Das Drama um Wirecard macht es dringlich: Die Bafin sollte darauf achten, dass Fondsmanager nicht zu stark auf einzelne Aktien setzen.
12.07.2020 - 15:31 Uhr
Auch Anleger, die ihr Geld Fondsmanager anvertrauen, wurden stark von der Wirecard-Pleite getroffen. Quelle: Reuters
Wirecard

Auch Anleger, die ihr Geld Fondsmanager anvertrauen, wurden stark von der Wirecard-Pleite getroffen.

(Foto: Reuters)

Frankfurt Der Fall Wirecard hat die Anteilseigner des Unternehmens bis ins Mark erschüttert. Das Aufdecken offenbar krimineller Machenschaften hat den Zahlungsabwickler in die Insolvenz getrieben und die Aktie nahezu wertlos werden lassen.
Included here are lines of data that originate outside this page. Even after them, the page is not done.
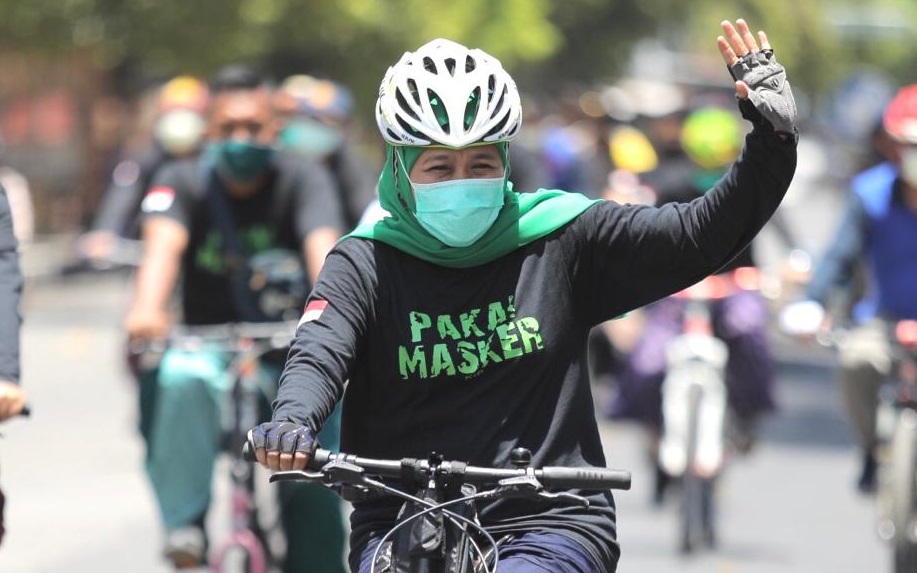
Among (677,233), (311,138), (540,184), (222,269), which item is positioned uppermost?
(311,138)

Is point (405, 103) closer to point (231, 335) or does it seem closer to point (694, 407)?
point (231, 335)

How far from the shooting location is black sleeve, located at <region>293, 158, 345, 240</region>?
7.74m

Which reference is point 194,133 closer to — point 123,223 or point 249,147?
point 123,223

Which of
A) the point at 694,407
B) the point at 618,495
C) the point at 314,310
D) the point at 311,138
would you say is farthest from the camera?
the point at 618,495

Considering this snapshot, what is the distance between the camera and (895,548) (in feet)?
26.7

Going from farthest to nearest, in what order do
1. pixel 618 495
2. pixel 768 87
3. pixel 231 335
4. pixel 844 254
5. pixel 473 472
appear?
pixel 618 495
pixel 844 254
pixel 231 335
pixel 768 87
pixel 473 472

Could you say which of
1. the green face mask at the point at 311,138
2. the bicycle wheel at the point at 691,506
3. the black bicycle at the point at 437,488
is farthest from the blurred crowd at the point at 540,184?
the black bicycle at the point at 437,488

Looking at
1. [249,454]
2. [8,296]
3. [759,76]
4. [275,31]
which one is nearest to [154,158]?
[8,296]

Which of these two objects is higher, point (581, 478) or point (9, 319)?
point (9, 319)

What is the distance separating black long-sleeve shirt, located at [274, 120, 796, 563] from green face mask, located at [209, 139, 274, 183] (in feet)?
9.63

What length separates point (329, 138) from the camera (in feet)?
34.4

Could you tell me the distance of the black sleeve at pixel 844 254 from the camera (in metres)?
8.88

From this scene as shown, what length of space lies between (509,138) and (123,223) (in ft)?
21.9

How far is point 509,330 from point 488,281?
0.43 feet
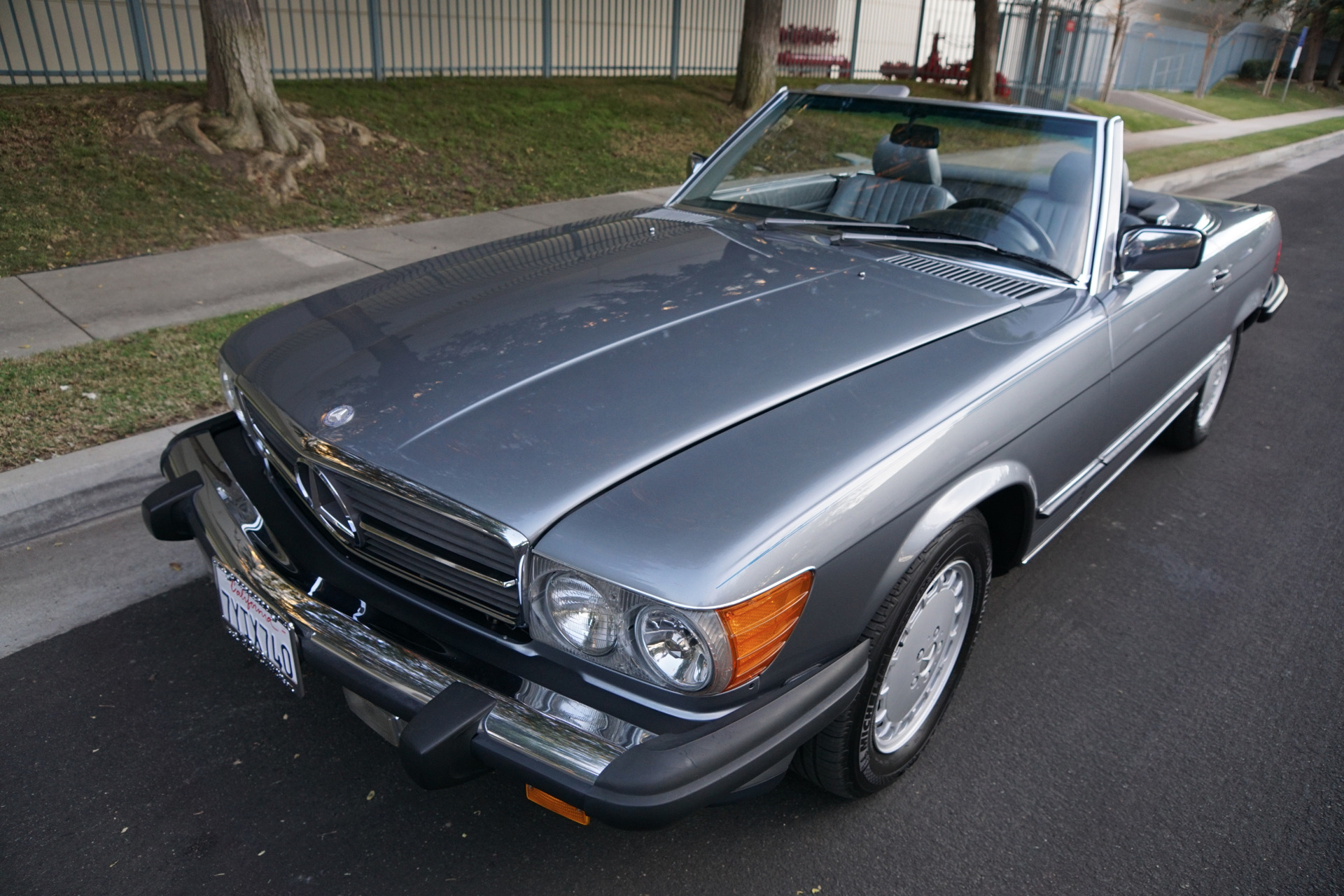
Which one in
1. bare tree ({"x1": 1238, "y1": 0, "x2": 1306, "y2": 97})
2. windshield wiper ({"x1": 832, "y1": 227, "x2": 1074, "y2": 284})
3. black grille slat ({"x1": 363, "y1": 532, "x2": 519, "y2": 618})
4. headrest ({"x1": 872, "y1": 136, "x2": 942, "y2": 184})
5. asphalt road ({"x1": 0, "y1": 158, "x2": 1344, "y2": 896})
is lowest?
asphalt road ({"x1": 0, "y1": 158, "x2": 1344, "y2": 896})

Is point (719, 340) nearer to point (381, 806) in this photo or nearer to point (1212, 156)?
point (381, 806)

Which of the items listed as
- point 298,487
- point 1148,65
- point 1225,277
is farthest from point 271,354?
point 1148,65

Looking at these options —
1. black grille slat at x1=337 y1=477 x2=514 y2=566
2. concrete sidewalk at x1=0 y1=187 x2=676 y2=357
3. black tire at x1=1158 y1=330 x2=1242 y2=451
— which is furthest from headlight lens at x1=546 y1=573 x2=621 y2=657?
concrete sidewalk at x1=0 y1=187 x2=676 y2=357

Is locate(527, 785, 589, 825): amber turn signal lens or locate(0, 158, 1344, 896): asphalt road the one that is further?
locate(0, 158, 1344, 896): asphalt road

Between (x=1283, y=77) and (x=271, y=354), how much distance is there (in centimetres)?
4790

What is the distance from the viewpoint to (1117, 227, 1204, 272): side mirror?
296 cm

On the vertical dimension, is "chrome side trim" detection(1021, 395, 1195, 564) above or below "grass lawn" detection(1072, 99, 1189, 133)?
above

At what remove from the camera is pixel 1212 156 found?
14836 mm

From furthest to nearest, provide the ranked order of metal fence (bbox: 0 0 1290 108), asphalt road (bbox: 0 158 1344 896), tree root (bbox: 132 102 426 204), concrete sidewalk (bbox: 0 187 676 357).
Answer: metal fence (bbox: 0 0 1290 108), tree root (bbox: 132 102 426 204), concrete sidewalk (bbox: 0 187 676 357), asphalt road (bbox: 0 158 1344 896)

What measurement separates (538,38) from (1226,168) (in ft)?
35.8

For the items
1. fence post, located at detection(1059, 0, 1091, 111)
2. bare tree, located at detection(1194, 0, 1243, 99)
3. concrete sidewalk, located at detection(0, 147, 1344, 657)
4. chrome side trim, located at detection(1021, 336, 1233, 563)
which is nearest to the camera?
chrome side trim, located at detection(1021, 336, 1233, 563)

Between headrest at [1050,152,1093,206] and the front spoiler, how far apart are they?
1.92 meters

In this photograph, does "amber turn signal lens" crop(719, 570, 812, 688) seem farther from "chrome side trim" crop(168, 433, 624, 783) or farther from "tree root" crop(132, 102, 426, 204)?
"tree root" crop(132, 102, 426, 204)

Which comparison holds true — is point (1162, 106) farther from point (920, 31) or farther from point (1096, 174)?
point (1096, 174)
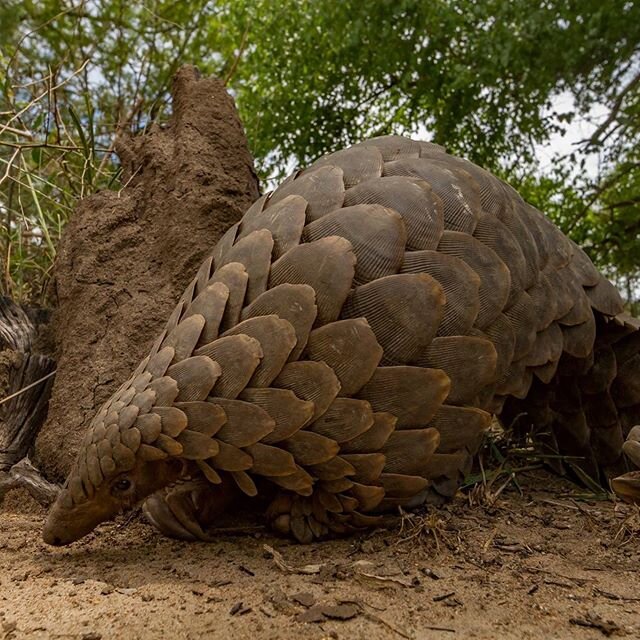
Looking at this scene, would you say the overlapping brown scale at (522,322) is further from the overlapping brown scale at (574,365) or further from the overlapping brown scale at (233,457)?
the overlapping brown scale at (233,457)

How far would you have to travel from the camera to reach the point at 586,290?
2430 millimetres

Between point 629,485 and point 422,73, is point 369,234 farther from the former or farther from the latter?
point 422,73

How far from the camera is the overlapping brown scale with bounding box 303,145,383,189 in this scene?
2041mm

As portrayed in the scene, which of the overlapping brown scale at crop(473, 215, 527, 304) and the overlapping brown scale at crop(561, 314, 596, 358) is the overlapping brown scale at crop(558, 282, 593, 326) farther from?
the overlapping brown scale at crop(473, 215, 527, 304)

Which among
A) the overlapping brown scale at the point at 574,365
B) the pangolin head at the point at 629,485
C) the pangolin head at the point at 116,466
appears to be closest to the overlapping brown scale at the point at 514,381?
the overlapping brown scale at the point at 574,365

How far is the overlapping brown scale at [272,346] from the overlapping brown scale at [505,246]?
0.66 metres

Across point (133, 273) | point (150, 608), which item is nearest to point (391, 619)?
point (150, 608)

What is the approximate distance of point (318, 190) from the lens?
201 cm

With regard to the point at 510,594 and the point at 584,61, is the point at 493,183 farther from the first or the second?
the point at 584,61

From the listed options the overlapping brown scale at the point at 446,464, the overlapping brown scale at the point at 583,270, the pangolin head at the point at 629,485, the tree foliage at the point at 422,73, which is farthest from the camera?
the tree foliage at the point at 422,73

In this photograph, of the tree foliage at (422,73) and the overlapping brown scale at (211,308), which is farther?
the tree foliage at (422,73)

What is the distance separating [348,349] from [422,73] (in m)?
5.39

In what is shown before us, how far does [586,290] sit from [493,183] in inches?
21.5

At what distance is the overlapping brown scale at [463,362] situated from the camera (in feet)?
6.15
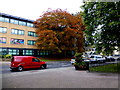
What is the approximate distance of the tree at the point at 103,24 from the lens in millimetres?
12562

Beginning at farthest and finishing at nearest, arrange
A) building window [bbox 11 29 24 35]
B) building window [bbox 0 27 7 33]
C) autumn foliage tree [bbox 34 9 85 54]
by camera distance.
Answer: building window [bbox 11 29 24 35] → autumn foliage tree [bbox 34 9 85 54] → building window [bbox 0 27 7 33]

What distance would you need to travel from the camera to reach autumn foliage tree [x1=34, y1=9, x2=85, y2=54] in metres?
35.5

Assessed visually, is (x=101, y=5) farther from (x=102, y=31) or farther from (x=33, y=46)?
(x=33, y=46)

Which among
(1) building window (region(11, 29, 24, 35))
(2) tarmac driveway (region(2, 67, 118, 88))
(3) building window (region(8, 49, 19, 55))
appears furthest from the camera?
(1) building window (region(11, 29, 24, 35))

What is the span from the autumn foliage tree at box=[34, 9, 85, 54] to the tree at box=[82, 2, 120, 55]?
809 inches

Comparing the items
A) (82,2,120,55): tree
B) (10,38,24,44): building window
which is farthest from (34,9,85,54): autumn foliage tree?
(82,2,120,55): tree

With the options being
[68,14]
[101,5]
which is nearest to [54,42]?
[68,14]

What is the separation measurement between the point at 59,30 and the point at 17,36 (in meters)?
13.4

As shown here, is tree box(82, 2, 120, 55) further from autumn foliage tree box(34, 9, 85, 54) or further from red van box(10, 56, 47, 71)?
autumn foliage tree box(34, 9, 85, 54)

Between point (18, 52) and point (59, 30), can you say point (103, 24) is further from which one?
point (18, 52)

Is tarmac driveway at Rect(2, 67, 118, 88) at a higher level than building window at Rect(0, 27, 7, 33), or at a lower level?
lower

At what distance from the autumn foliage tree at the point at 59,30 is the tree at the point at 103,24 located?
20.5 metres

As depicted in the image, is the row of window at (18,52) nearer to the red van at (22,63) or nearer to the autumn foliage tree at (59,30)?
the autumn foliage tree at (59,30)

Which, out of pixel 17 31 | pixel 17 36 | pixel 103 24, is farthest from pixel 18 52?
pixel 103 24
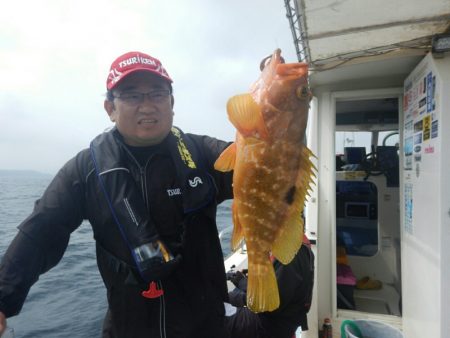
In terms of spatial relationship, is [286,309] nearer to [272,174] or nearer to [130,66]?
[272,174]

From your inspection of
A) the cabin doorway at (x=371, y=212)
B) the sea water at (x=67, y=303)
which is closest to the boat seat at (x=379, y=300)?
the cabin doorway at (x=371, y=212)

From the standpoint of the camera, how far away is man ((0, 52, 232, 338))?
6.57 feet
Doch nicht nur Aktionäre müssen diese dunklen Schatten einer Aktienanlage verdauen. Auch solche Anleger sind in Mitleidenschaft gezogen, die ihr Geld professionellen Fondsmanagern anvertrauten.

Einige der Geldprofis ließen sich nämlich ebenfalls in den Bann des vermeintlichen Tech-Stars ziehen und luden – unter Billigung der Finanzaufsicht Bafin – über spezielle Wertpapiere sogar zeitweise mehr Wirecard-Aktien in ihre Fonds, als es das Kapitalanlagegesetzbuch erlaubt.

Damit konterkarieren die Fondsmanager die von den Anlegern gewünschte Streuung ihres Verlustrisikos. Die Bafin sollte das Wirecard-Drama zum Anlass nehmen, strenger auf das Einhalten der Anlagegrenzen zu achten.